Charlie with the long sought after cooler

Charlie with the long sought after cooler
Spring NWEC 2013 Novice

Sunday, February 03, 2019

Dressage yesterday; jumped (with a stop) today

Yesterday was our first dressage lesson in a few weeks.  I've been riding with my stirrups a couple (?) holes longer, which makes my leg look correct in the mirror but feels weird.  John measured it with my foot first, and said it looked ok, and he didn't say during the lesson to shorten them.
We did a lot of work getting Duke round, which is still squarely in the realm of feeling rather than describing.  It was a lot of inside leg to outside hand, using outside hand to half halt but inside hand to bend (with leg), and then using my outside leg a little bit back on the circles to keep Duke from moving too far out.  It was challenging, but I could feel when Duke rounded up over his back (which I think is actually tucking his tailbone and stepping underneath himself with his hind legs.  John showed me at the end that Duke got quite sweaty in his butt, and he said that's how I can check at home whether he's just flopping around or if he's really working.  He said to accept what he gives me at home, but then to ask for a little bit more.
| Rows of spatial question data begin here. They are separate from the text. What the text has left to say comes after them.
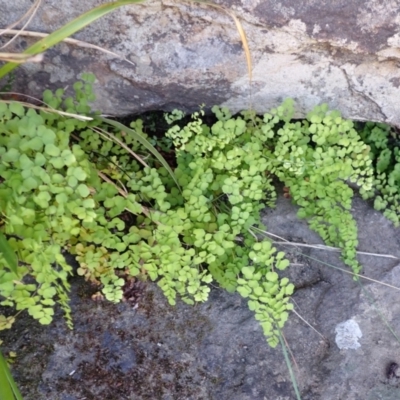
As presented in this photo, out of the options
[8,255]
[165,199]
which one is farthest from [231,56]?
[8,255]

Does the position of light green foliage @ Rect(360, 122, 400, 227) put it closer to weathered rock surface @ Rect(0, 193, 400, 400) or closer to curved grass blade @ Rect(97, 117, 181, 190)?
weathered rock surface @ Rect(0, 193, 400, 400)

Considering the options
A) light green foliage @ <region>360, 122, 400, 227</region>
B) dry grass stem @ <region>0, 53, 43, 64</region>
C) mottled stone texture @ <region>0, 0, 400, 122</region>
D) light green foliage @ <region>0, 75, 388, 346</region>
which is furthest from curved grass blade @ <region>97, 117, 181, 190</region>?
light green foliage @ <region>360, 122, 400, 227</region>

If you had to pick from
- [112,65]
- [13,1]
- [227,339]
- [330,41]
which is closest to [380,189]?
[330,41]

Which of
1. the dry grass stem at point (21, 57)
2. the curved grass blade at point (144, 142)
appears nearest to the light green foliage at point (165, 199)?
the curved grass blade at point (144, 142)

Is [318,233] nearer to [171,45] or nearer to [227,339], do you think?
[227,339]

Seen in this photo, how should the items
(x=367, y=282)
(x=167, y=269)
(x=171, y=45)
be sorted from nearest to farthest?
(x=167, y=269), (x=171, y=45), (x=367, y=282)

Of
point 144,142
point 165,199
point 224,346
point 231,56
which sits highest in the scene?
point 231,56

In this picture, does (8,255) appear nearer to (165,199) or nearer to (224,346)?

It seemed like it actually made Duke a little tired (not sore) for today's lesson, where we had a stop.  We rode with Christa, and he was doing great over the ground rail, vertical, ground rail, and we were doing a pretty good job with lead changes (or landing on the correct lead) and then the fence got so enormous that I couldn't look away from it, and we were coming in at a trot, and it didn't feel like enough power, and Duke stopped in front of it.  John lowered it several holes, and we did it a few more times, gradually raising it up, but not to the super height it had been.  John described it perfectly - it felt like we didn't have enough power at the trot, it was so huge to my eye, and so at the last second I flung my body forward instead of using leg.  I ended up on Duke's neck and had to hop backwards into the Seattle.
After that, we did the grid, with a reasonable small oxer, and then John took away the ground pole, cross rail, and vertical, and it was just four (?) ground poles at the canter to the oxer.  We did that for a while, and Duke was really consistent.
I asked John at the end if we could jump the gigantic one again, and he said no, Duke was too tired, but sometime in the future we can.
I feel like we're doing better after we land, like I'm not tilting as far forward, so that I can get him around the corner better, and he does a pretty decent job offering the lead changes on his own once he realizes which way we're going.
Afterwards, he napped tied to the trailer, so I guess he was pretty pooped.
Duke is a good horse.  John's a great teacher.  I feel really fortunate.